おもしろいというのは、無神論者のセローを反映したのか、物語の最初のほうに教会や牧師を揶揄する文章がたくさん出てくるからだ。
アンディはまじめな牧師をからかう一方で、呑兵衛の不良牧師と仲良くなり、いっしょにクルーザーで海に出たりする。
そして事故って船をつぶしてしまう。
この牧師とはやがて死に別れをすることになるけど、人生の教師としてはこういう人物のほうがふさわしい。

アンディは本ばかり読んでいるわりには、運動神経もそこそこ発達している若者で、よくもてる。
彼はベトナム戦争世代だけど、もうその時代からアメリカって性的に乱れていたのねと思いたくなるくらい、彼も仲間たちもお気楽にセックスをしてしまう。
いや、これはわたしが奥手すぎたのかもしれない。
わたしがアンディと同じ歳のころ、わたしは海上自衛官として広島の呉にいて、同僚のカネコという男と休日のたんびに呉市内を遊びまわった。
わたし自身はひっこみ思案の田舎者でそんな勇気はなかったのに、この友人が都会ずれしたひょうきんな男で、街のなかで反対側の通りを歩いている女の子に、おーいと声をかける。
知り合いかいと訊くと、ぜんぜん知らない相手だという。
こんな調子でも10人に声をかければ、3人か4人ぐらいはデイトに誘えたから、カネコのおかげでわたしの青春もそれなり充実したものだった。
もっとも、セックスまで進んだ相手はほとんどいなかったけど。

小説にもどるけど、アンディは近所の娘とセックスし、ずっと年上の金持ち女性には可愛がられる。
そのうち娘は妊娠して堕すのどうのという騒ぎになり、金持ち女性との付き合いもうっとうしくなってきて、えいっとなにもかも放り出してアフリカに渡ってしまうのだ。
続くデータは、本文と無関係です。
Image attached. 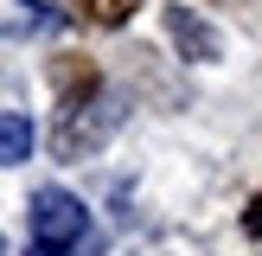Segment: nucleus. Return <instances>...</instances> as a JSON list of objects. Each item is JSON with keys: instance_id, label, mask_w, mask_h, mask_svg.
Segmentation results:
<instances>
[{"instance_id": "obj_7", "label": "nucleus", "mask_w": 262, "mask_h": 256, "mask_svg": "<svg viewBox=\"0 0 262 256\" xmlns=\"http://www.w3.org/2000/svg\"><path fill=\"white\" fill-rule=\"evenodd\" d=\"M243 230H250V237H262V192L250 199V218H243Z\"/></svg>"}, {"instance_id": "obj_5", "label": "nucleus", "mask_w": 262, "mask_h": 256, "mask_svg": "<svg viewBox=\"0 0 262 256\" xmlns=\"http://www.w3.org/2000/svg\"><path fill=\"white\" fill-rule=\"evenodd\" d=\"M51 77H58L64 102H77V96L96 90V64H90V58H58V64H51Z\"/></svg>"}, {"instance_id": "obj_2", "label": "nucleus", "mask_w": 262, "mask_h": 256, "mask_svg": "<svg viewBox=\"0 0 262 256\" xmlns=\"http://www.w3.org/2000/svg\"><path fill=\"white\" fill-rule=\"evenodd\" d=\"M122 128V102L115 96H77V102H64V115H58V135H51V147H58V160H77V154H96L102 141Z\"/></svg>"}, {"instance_id": "obj_6", "label": "nucleus", "mask_w": 262, "mask_h": 256, "mask_svg": "<svg viewBox=\"0 0 262 256\" xmlns=\"http://www.w3.org/2000/svg\"><path fill=\"white\" fill-rule=\"evenodd\" d=\"M71 7H77V13H83V19H90V26H122V19H128V13H135V7H141V0H71Z\"/></svg>"}, {"instance_id": "obj_1", "label": "nucleus", "mask_w": 262, "mask_h": 256, "mask_svg": "<svg viewBox=\"0 0 262 256\" xmlns=\"http://www.w3.org/2000/svg\"><path fill=\"white\" fill-rule=\"evenodd\" d=\"M102 230L90 224L83 199L64 186H38L26 205V256H96Z\"/></svg>"}, {"instance_id": "obj_3", "label": "nucleus", "mask_w": 262, "mask_h": 256, "mask_svg": "<svg viewBox=\"0 0 262 256\" xmlns=\"http://www.w3.org/2000/svg\"><path fill=\"white\" fill-rule=\"evenodd\" d=\"M166 32H173V45L186 51V58H199V64H211L217 51H224V38H217L192 7H166Z\"/></svg>"}, {"instance_id": "obj_8", "label": "nucleus", "mask_w": 262, "mask_h": 256, "mask_svg": "<svg viewBox=\"0 0 262 256\" xmlns=\"http://www.w3.org/2000/svg\"><path fill=\"white\" fill-rule=\"evenodd\" d=\"M0 256H7V237H0Z\"/></svg>"}, {"instance_id": "obj_4", "label": "nucleus", "mask_w": 262, "mask_h": 256, "mask_svg": "<svg viewBox=\"0 0 262 256\" xmlns=\"http://www.w3.org/2000/svg\"><path fill=\"white\" fill-rule=\"evenodd\" d=\"M26 154H32V115L0 109V166H19Z\"/></svg>"}]
</instances>
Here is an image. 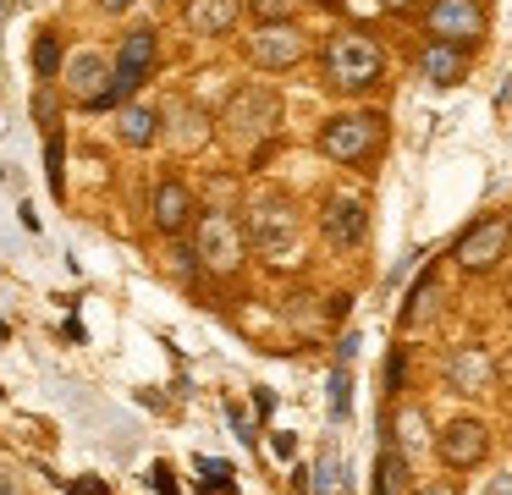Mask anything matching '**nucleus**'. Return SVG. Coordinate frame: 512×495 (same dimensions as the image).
Instances as JSON below:
<instances>
[{
  "label": "nucleus",
  "mask_w": 512,
  "mask_h": 495,
  "mask_svg": "<svg viewBox=\"0 0 512 495\" xmlns=\"http://www.w3.org/2000/svg\"><path fill=\"white\" fill-rule=\"evenodd\" d=\"M380 6H386V11H413L419 0H380Z\"/></svg>",
  "instance_id": "nucleus-26"
},
{
  "label": "nucleus",
  "mask_w": 512,
  "mask_h": 495,
  "mask_svg": "<svg viewBox=\"0 0 512 495\" xmlns=\"http://www.w3.org/2000/svg\"><path fill=\"white\" fill-rule=\"evenodd\" d=\"M259 28H270V22H292V0H259Z\"/></svg>",
  "instance_id": "nucleus-22"
},
{
  "label": "nucleus",
  "mask_w": 512,
  "mask_h": 495,
  "mask_svg": "<svg viewBox=\"0 0 512 495\" xmlns=\"http://www.w3.org/2000/svg\"><path fill=\"white\" fill-rule=\"evenodd\" d=\"M435 297H441L435 292V270H424L419 281H413V292H408V308H402V330H419L424 319L435 314Z\"/></svg>",
  "instance_id": "nucleus-19"
},
{
  "label": "nucleus",
  "mask_w": 512,
  "mask_h": 495,
  "mask_svg": "<svg viewBox=\"0 0 512 495\" xmlns=\"http://www.w3.org/2000/svg\"><path fill=\"white\" fill-rule=\"evenodd\" d=\"M380 143H386V121L375 110H342L320 127V154L336 165H369Z\"/></svg>",
  "instance_id": "nucleus-5"
},
{
  "label": "nucleus",
  "mask_w": 512,
  "mask_h": 495,
  "mask_svg": "<svg viewBox=\"0 0 512 495\" xmlns=\"http://www.w3.org/2000/svg\"><path fill=\"white\" fill-rule=\"evenodd\" d=\"M193 264L204 275H237L248 264V231L232 209H199L193 220Z\"/></svg>",
  "instance_id": "nucleus-3"
},
{
  "label": "nucleus",
  "mask_w": 512,
  "mask_h": 495,
  "mask_svg": "<svg viewBox=\"0 0 512 495\" xmlns=\"http://www.w3.org/2000/svg\"><path fill=\"white\" fill-rule=\"evenodd\" d=\"M67 88L78 94V105L94 110V99L111 88V66H105V55H78V61L67 66Z\"/></svg>",
  "instance_id": "nucleus-16"
},
{
  "label": "nucleus",
  "mask_w": 512,
  "mask_h": 495,
  "mask_svg": "<svg viewBox=\"0 0 512 495\" xmlns=\"http://www.w3.org/2000/svg\"><path fill=\"white\" fill-rule=\"evenodd\" d=\"M424 446H435V435H430V413H424L419 402H402L397 413H391V451H397L402 468H413V462L424 457Z\"/></svg>",
  "instance_id": "nucleus-14"
},
{
  "label": "nucleus",
  "mask_w": 512,
  "mask_h": 495,
  "mask_svg": "<svg viewBox=\"0 0 512 495\" xmlns=\"http://www.w3.org/2000/svg\"><path fill=\"white\" fill-rule=\"evenodd\" d=\"M237 17H243V0H188V6H182V22H188L199 39H221V33H232Z\"/></svg>",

ほんとうはこのあたりに徴兵拒否という事件がはさまり、軍隊に行く代わりに平和部隊に派遣という事実があるはずだけど、それはほとんど語られない。
わたしに興味があったのは、主人公がアフリカでアフリカ中の女性と寝るという部分だから、さあ、いよいよおもしろくなりそうというところで、この先はまだ読んでないからお預けだ。
それでも期待がふくらむのは、きれいごとばかりが人生じゃない、これはそういう類の本だと思うからだ。